* SUPPLIED MATERIAL:
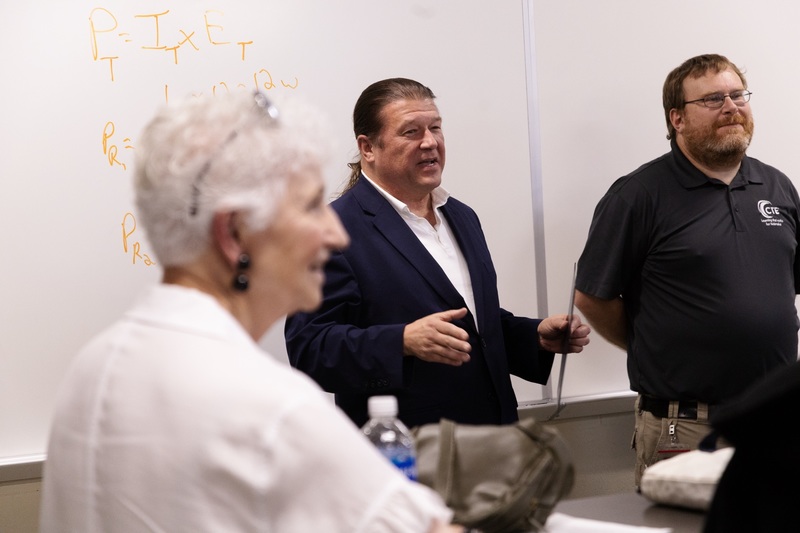 Chris Canada, AFA state level president, smiles as he discusses an award. CHS teacher Adam Whitmore is standing next to him. Diane Bartels in out of focus in the foreground.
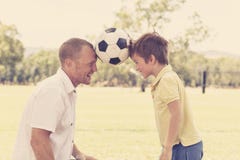 Young happy father and excited 7 or 8 years old son playing together soccer football on city park garden posing sweet and loving h royalty free stock images Young happy father and excited 7 or 8 years old son playing together soccer football on city park garden posing sweet and loving h royalty free stock images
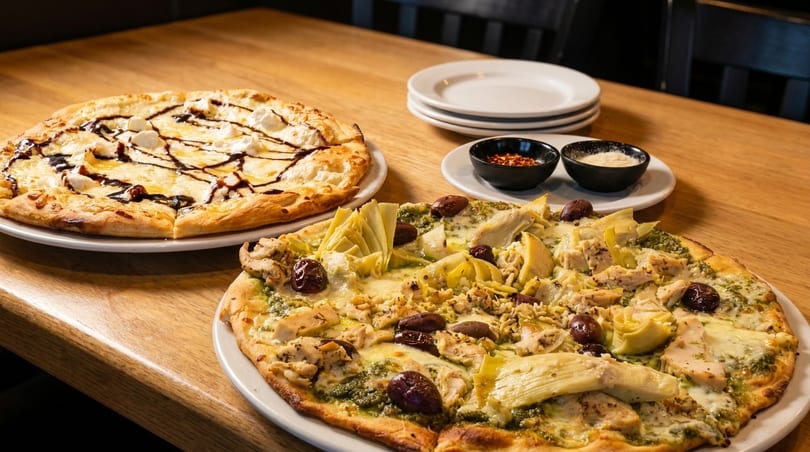 Two pizzas on a wooden table, one with pesto, chicken, olives, and artichokes, the other with cheese and balsamic glaze.
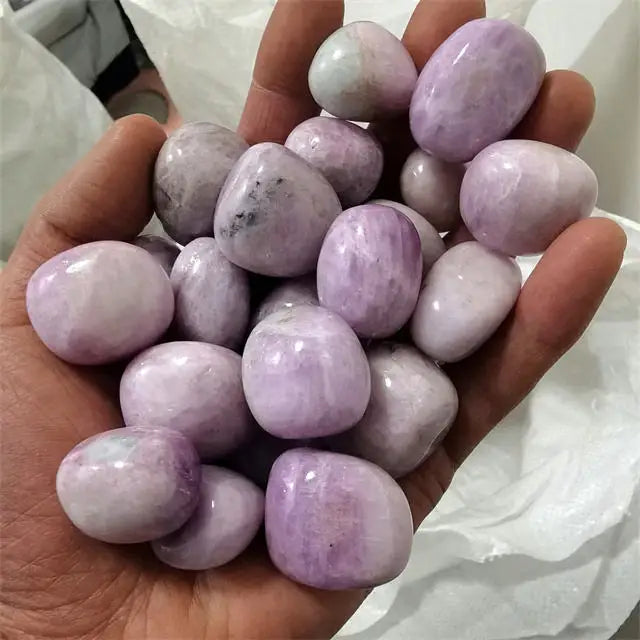 Purple kunzite tumbled stones, rounded polished rocks in a handful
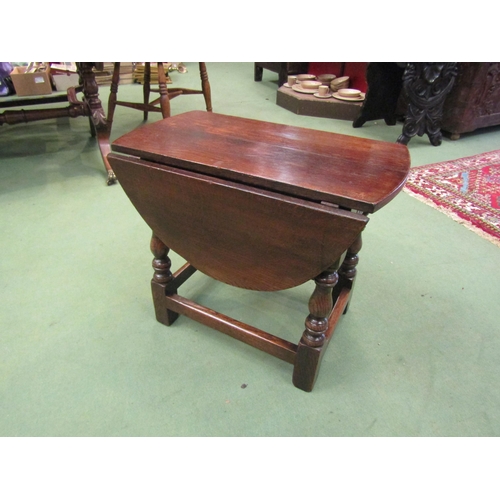 4204 - A 17th Century style pegged oak oval top occasional table/stool, the rising leaves over carved friez... 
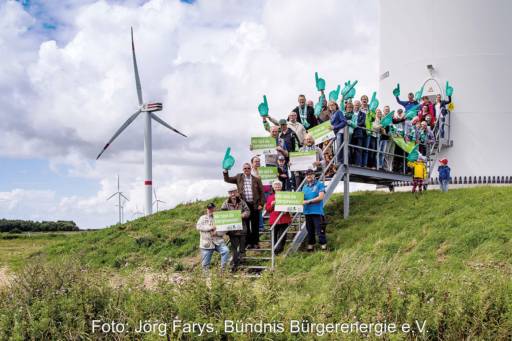 Menschengruppe am Fuß einer Windenergieanlage - Symbolbild für Bürgerenergie und Energy Sharing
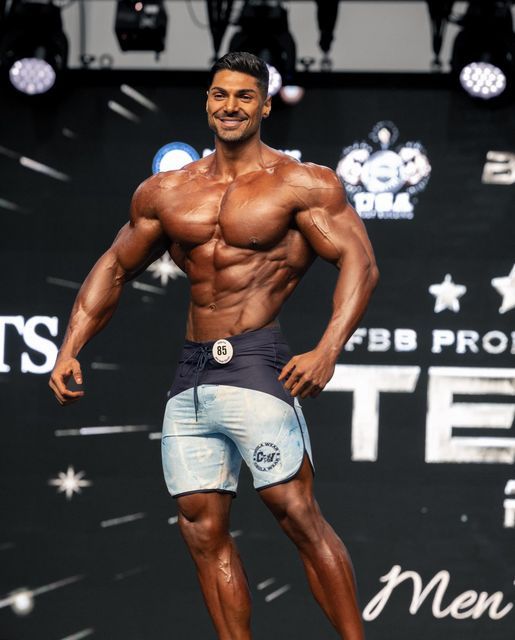 Andrei Deiu smiling on the 2026 Olympia Men’s Physique stage with visibly defined shoulders, chest and abdominals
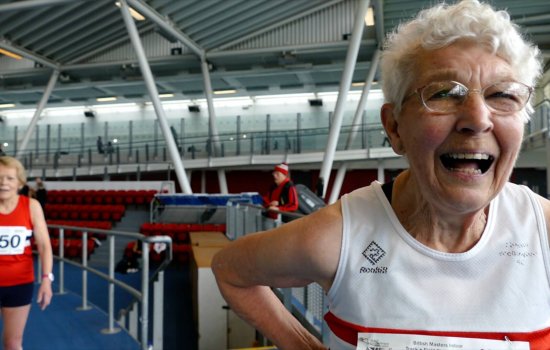 A woman stands in the middle of a sports arena smiling, wearing sporting gear.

* EXERCISE DETAILS: Reprint each of the records exactly and skip the images.

* SOLUTION:
 Chris Canada, AFA state level president, smiles as he discusses an award. CHS teacher Adam Whitmore is standing next to him. Diane Bartels in out of focus in the foreground.
 Young happy father and excited 7 or 8 years old son playing together soccer football on city park garden posing sweet and loving h royalty free stock images Young happy father and excited 7 or 8 years old son playing together soccer football on city park garden posing sweet and loving h royalty free stock images
 Two pizzas on a wooden table, one with pesto, chicken, olives, and artichokes, the other with cheese and balsamic glaze.
 Purple kunzite tumbled stones, rounded polished rocks in a handful
 4204 - A 17th Century style pegged oak oval top occasional table/stool, the rising leaves over carved friez... 
 Menschengruppe am Fuß einer Windenergieanlage - Symbolbild für Bürgerenergie und Energy Sharing
 Andrei Deiu smiling on the 2026 Olympia Men’s Physique stage with visibly defined shoulders, chest and abdominals
 A woman stands in the middle of a sports arena smiling, wearing sporting gear.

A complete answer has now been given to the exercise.